Document extract:
Linenberg further compares the treatment of Jewish Soviet POWs and non-Soviet Jewish POWs:[16]
“The ‘dehumanized image of the enemy,’ which Germany applied to Soviet Jewish POWs and civilian Jews and which excluded them from the ‘norms of behavior and morals of human society,’ was not applied to American and British Jewish POWs; in fact, during the Second World War, it was not applied to non-Soviet Jewish POWs in general.”
Linenberg fails to recognize that Germany attempted to adequately provide for its Soviet POWs, but was blocked from doing so by Stalin and the Soviet government. This is the primary reason why so many Jewish and non-Jewish Soviet POWs died in German captivity during the war.
The Soviet Union was not a party to The Hague Conventions. Nor was the Soviet Union a signatory of the Geneva Convention of 1929, which defined more precisely the conditions to be accorded to POWs. Germany nevertheless approached the Red Cross (ICRC) immediately after war broke out with the Soviet Union to attempt to regulate the conditions of prisoners on both sides. The ICRC contacted Soviet ambassadors in London and Sweden, but the Soviet leaders in Moscow refused to cooperate. Germany also sent lists of their Russian prisoners to the Soviet government until September 1941. The German government eventually stopped sending these lists in response to the Soviet Union’s refusal to reciprocate.[17]
Over the winter Germany made further efforts to establish relations with the Soviets in an attempt to introduce the provisions of The Hague and Geneva Conventions concerning POWs. Germany was rebuffed again. Hitler himself made an appeal to Stalin for prisoners’ postal services and urged Red Cross inspection of the camps. Stalin responded: “There are no Russian prisoners of war. The Russian soldier fights on till death. If he chooses to become a prisoner, he is automatically excluded from the Russian community. We are not interested in a postal service only for Germans.”[18]
The ICRC soon became aware of the Soviet government’s callous abandonment of Soviet soldiers who fell into German hands. In August 1941, Hitler permitted a Red Cross delegation to visit the German camp for Soviet POWs at Hammerstadt. As a result of this visit, the Red Cross requested that the Soviet government send food parcels to the Soviet POWs. The Soviet government adamantly refused. It replied that sending food in this situation and under fascist control was the same as making presents to the enemy.[19]
In February 1942, the ICRC told Molotov that Great Britain had given permission for the Soviet Union to buy food for captured Soviet prisoners in her African colonies. Also, the Canadian Red Cross was offering a gift of 500 vials of vitamins, and Germany had agreed to collective consignments of food for POWs. The Red Cross reported: “All these offers and communications from the ICRC to the Soviet authorities remained unanswered, either directly or indirectly.” All other appeals by the ICRC and parallel negotiations undertaken by neutral or friendly nations met with no better response.[20]
The Soviet refusals to accept aid came as a surprise to the Red Cross. The Red Cross had not read Order No. 270, which was published by Stalin on Aug. 16, 1941. This order states regarding captured Soviet POWs:[21]
“If […] instead of organizing resistance to the enemy, some Red Army men prefer to surrender, they shall be destroyed by all possible means, both ground-based and from the air, whereas the families of the Red Army men who have been taken prisoner shall be deprived of the state allowance and relief.

Material supplied:
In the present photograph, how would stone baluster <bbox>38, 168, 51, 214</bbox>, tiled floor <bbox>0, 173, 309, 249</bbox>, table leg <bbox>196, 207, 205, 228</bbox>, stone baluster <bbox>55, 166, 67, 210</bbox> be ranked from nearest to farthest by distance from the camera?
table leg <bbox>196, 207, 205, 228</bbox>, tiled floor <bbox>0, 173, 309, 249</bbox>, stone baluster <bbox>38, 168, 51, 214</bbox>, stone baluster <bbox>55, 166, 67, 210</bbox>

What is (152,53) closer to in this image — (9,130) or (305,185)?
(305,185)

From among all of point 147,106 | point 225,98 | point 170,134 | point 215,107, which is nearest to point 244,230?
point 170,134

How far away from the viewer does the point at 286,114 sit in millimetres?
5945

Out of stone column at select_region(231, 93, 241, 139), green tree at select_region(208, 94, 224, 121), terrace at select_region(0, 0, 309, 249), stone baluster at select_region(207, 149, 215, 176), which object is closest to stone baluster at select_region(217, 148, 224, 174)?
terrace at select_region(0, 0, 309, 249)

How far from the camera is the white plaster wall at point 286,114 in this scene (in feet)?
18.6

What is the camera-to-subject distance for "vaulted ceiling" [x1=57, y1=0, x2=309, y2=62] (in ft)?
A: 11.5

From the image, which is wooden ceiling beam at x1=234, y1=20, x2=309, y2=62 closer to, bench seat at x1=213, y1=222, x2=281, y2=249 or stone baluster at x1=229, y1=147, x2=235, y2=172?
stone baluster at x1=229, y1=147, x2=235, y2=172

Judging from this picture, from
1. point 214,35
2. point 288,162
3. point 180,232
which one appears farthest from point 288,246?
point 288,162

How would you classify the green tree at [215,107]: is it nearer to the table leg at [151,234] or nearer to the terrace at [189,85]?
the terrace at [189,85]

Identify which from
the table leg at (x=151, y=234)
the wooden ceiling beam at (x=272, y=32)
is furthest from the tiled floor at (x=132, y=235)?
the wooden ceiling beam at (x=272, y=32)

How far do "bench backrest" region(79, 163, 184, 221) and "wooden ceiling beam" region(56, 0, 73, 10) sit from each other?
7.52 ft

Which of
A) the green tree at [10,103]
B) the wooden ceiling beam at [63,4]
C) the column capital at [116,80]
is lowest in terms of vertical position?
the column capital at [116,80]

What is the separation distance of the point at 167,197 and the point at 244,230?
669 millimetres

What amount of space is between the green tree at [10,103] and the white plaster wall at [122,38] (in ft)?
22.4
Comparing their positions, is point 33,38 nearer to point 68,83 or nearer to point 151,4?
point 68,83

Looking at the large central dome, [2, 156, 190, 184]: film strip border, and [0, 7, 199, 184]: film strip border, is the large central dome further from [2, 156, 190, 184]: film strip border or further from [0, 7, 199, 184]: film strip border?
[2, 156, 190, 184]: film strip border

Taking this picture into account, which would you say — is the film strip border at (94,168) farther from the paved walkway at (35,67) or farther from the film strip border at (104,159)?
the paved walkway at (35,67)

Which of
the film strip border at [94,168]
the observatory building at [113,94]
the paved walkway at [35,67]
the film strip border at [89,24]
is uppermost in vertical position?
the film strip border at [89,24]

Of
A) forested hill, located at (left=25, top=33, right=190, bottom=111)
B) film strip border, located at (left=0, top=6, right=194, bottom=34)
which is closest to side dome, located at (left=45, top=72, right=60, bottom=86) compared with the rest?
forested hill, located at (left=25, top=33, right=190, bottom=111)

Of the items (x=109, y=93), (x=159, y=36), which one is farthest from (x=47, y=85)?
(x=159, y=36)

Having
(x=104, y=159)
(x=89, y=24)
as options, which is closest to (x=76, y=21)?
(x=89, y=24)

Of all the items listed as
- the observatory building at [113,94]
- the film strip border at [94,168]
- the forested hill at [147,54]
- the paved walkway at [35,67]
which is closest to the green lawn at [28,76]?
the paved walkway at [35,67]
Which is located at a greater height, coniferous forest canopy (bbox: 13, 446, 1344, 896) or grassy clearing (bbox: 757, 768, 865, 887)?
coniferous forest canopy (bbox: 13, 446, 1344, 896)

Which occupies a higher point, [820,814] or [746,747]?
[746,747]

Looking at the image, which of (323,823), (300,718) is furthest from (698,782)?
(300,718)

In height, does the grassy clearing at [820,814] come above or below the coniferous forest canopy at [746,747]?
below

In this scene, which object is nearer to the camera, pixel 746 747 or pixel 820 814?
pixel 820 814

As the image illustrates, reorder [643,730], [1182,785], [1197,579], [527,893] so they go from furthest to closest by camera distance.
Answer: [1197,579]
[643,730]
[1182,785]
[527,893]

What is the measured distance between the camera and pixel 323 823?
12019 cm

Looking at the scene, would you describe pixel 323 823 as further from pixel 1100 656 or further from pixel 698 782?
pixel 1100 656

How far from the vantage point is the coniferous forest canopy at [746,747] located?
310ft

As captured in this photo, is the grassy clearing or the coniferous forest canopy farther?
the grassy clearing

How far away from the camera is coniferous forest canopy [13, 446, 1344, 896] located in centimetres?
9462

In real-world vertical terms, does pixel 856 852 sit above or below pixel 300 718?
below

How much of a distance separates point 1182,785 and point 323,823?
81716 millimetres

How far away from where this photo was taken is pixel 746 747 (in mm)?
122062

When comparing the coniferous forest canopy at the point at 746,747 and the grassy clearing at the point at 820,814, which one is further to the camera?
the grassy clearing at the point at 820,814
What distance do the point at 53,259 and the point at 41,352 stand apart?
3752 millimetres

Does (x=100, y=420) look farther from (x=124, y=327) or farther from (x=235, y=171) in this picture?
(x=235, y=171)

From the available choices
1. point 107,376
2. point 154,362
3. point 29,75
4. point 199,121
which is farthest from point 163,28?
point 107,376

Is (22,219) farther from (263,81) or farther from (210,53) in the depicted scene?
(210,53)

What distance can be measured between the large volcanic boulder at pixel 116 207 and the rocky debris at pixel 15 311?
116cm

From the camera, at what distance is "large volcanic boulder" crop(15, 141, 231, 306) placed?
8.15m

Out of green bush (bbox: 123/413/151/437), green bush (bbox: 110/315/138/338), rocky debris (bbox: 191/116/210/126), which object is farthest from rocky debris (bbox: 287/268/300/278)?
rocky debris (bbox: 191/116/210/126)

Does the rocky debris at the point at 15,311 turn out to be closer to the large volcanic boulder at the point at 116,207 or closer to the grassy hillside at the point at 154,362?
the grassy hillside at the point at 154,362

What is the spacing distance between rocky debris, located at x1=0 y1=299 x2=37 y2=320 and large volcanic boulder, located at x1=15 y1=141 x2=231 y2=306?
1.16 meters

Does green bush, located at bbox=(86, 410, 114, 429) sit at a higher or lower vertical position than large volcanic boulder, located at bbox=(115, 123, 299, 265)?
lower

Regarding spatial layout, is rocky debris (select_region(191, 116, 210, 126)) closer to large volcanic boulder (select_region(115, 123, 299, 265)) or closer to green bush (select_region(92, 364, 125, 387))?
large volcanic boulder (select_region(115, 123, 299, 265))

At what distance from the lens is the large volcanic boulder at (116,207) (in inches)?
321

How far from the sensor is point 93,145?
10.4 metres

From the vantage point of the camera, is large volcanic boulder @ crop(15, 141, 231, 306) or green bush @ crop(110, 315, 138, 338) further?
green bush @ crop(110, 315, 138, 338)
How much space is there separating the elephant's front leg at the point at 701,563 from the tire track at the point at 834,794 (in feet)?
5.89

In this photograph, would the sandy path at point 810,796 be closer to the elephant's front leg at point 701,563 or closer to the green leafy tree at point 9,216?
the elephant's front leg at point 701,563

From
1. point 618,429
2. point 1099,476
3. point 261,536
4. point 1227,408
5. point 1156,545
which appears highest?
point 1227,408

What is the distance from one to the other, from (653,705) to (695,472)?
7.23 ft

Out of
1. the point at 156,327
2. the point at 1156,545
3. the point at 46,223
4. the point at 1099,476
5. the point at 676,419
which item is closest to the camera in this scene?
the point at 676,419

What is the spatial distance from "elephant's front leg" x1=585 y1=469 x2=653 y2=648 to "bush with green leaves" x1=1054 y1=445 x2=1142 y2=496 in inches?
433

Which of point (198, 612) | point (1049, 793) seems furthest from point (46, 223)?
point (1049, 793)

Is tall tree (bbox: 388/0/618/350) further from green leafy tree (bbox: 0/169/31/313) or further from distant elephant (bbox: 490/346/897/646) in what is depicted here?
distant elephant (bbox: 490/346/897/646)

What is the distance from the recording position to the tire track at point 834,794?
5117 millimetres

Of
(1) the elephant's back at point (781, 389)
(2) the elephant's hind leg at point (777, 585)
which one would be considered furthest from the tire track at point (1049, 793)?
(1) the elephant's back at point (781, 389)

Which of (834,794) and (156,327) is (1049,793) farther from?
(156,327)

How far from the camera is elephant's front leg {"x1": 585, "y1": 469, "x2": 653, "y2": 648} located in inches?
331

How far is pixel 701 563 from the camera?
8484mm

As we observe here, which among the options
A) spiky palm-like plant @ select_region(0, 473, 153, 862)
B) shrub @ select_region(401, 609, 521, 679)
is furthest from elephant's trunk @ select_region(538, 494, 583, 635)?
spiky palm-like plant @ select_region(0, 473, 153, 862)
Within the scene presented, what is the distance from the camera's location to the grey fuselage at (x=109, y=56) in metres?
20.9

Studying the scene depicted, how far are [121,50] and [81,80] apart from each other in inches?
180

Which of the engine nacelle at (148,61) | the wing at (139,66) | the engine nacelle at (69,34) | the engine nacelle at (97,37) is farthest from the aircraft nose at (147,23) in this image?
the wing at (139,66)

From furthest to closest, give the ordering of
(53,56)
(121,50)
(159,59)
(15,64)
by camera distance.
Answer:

Required task 1:
Answer these questions from the passage on Soviet POWs:
(a) Which 1929 convention had the Soviet Union not signed?
(b) Which German camp for Soviet POWs did a Red Cross delegation visit in August 1941?
(c) How many vials of vitamins did the Canadian Red Cross offer?
Required task 2: Continue the passage on Soviet POWs from the point where it stops.

Result 1:
(a) The Geneva Convention of 1929
(b) Hammerstadt
(c) 500

Result 2:
The commanders and political officers […] who surrender to the enemy shall be considered malicious deserters, whose families are liable to be arrested [the same] as the families of deserters who have violated the oath and betrayed their Motherland.”
Order No. 270 reveals Stalin’s hatred for Soviet soldiers captured by German forces. It also reveals the danger to innocent children and relatives of Soviet POWs. Hundreds of thousands of Russian women and children were murdered simply because their father or son had been taken prisoner. Given Stalin’s attitude, the German leaders resolved to treat Soviet prisoners no better than the Soviet leaders were treating captured German prisoners.[22]
The result was disastrous for surrendered Russian soldiers in German camps. Captured Red Army soldiers had to endure long marches from the field of battle to the camps. Prisoners who were wounded, sick, or exhausted were sometimes shot on the spot. When Soviet prisoners were transported by train, the Germans usually used open freight cars with no protection from the weather. The camps also often provided no shelter from the elements, and the food ration was typically below survival levels. As a result, Russian POWs died in large numbers in German camps. Many Russian survivors of the German camps described them as “pure hell.”[23]
The death of millions of Russian POWs in German captivity constitutes one of the major war crimes of the Second World War. However, much of the blame for the terrible fate of these Soviet soldiers was due to the inflexibly cruel policies of Josef Stalin. A major portion of the Soviet POWs who died from hunger could have been saved had Stalin not called them traitors and denied them the right to live. By preventing the ICRC from distributing food to the Soviet POWs in German captivity, Stalin needlessly caused the death of a large percentage of these Soviet POWs.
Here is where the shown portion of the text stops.